Так вот, фон Корен. Конечно, и это утопия, утопия порядка. Да, человек плох, но наводить порядок будут не ангелы, а еще худшие люди, да еще имеющие власть. Спор неразрешим, не в нем суть. Одно дело – суровость к другим, другое – к себе. Володя был очень суров к себе. Что до милосердия, он любил детей, зверей, Пенаты. Романтики он не терпел, как и вообще Аримана, но романтиком был в высшей степени. И вообще, «хотя никто не знает всей правды», кое-что уловить можно. Помню, как году в 1966-м предложили тест про лес, дом и т. п., где был вопрос: «Что вы будете делать, если заблудитесь?». Он сразу ответил: «Помолюсь и выйду на дорогу». Оказалось, что этот вопрос и ответ – о том, как отвечающий умрет.
Так и получилось. Довольно долгие годы, когда он был «не силою крепок» (1 Цар 2,9), он даже злость потерял или от нее отказался. Слава Богу, я дважды подолгу говорила с ним в самом конце 1999 года, и получалось именно это. Он был добрый, не в глупом мирском смысле (от «приставучий» до «попускающий»), а тихий. Единое кровообращение в браке? Этого мы знать не можем.
3. Средневековая словесность
На конкурсе кошачьих Муравьев получил первое место, кот Кеша – второе. Этим бы и ограничиться, а то – как писать о человеке? Помню, мы стояли в Каунасе перед участком нутрии (1958). Немного позже он начал свою повесть фразой: «В салонах поговаривали о нутрии» – и бросил, а мы стали вьщумывать названия по модели «умная мышь Шеннона»: «Умный утконос Успенского», «Почтенный пингвин Пра-наса», «Нежная нутрия Натали», «Чуткая чайка Че-пайтиса». А муравьед Муравьева – какой? Тогда я и почувствовала, что человека вообще нельзя определить. Называя свойства, тем более – обобщая поступки, мы только «изрекаем мысль». Очень острое было чувство, а может – и правильное.

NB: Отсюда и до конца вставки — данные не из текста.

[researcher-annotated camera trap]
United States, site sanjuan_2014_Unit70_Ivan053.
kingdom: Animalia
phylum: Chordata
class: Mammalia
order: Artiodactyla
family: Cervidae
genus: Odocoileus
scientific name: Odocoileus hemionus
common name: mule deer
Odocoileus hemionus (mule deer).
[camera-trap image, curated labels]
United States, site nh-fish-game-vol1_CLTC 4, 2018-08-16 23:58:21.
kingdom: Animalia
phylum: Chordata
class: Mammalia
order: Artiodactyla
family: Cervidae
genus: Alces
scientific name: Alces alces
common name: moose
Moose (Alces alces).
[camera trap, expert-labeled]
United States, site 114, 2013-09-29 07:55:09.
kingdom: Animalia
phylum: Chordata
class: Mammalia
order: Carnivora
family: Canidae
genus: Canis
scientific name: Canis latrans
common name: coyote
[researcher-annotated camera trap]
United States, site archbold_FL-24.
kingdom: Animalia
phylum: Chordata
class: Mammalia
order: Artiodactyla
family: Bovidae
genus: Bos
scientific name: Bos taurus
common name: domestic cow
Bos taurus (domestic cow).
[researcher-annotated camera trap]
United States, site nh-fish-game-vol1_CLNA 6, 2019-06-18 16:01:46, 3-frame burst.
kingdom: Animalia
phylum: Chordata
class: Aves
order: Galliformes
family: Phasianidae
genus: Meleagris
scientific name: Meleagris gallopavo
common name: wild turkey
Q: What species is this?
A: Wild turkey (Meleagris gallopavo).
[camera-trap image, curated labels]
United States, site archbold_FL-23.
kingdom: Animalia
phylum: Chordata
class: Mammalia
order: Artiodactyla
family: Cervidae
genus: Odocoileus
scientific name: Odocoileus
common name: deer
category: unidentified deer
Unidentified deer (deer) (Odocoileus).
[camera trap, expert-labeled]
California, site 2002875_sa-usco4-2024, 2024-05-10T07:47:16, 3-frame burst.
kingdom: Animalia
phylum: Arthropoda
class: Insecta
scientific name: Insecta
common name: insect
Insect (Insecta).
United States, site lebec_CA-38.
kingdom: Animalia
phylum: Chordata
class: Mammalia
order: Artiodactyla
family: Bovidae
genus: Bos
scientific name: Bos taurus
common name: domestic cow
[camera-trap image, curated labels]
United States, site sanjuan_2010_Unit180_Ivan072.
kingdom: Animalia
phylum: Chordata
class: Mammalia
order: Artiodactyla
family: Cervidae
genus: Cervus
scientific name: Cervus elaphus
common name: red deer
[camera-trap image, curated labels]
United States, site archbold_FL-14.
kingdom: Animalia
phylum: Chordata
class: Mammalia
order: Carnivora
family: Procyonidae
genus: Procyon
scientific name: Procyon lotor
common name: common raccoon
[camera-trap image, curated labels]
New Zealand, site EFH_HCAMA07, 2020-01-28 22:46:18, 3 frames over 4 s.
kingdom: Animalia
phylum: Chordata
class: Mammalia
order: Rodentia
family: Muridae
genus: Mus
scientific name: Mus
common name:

(Володя был бы не Володя, если бы позже, в Москве, не взрывался, когда люди понаивней, сбитые с толку несклоняемой «Натали», говорили, скажем, «Ленивый лемур Левитин». Помню, ссылались на что-то вроде «Смышленый сурок Скороденко», но Володя гневно заметил, что украинские фамилии склоняются, и родительный падеж – Скороденки. Мы с ним – внук Моисеенки и внучка Петренки – это знали, и он меня похвалил.)
Однако главное не в том, а может – одно обусловлено другим. Жизнь идет выше, не стезями жизнепо-добия. Потому к ней и ближе музыка, цвет, запах, а из словесности – притча, миракль, аллегория. Иначе не расскажешь, к примеру, об июне 1963-го, когда я обещала не дружить с Володей, слишком сильна «радость узнаванья». Если бы я и дальше с ним не виделась! А так, много было тяжелого, он очень изменился.
Зверями надо бы и кончить. Однажды М. принес нам книгу Мёрдок «Дикая роза», и Мария особенно обрадовалась, что в конце там вернулся кот. Когда М. пришел, она радостно сказала: «Книжка кончается на кота». Он это повторял, хотя – сколько? С 1975-го снова пошли полуссоры, потом – Литва, а главное -странный опыт второй половины 1970-х и первой половины 1980-х годов. Мы не знали, что перед маркированным 1984-м Святейший Отец посвятит Россию сердцу Божьей Матери, и что случится вслед за этим.
Так что кончим на кота. Это и будет вроде музыки или райского запаха. Что к ним ближе, чем кошки?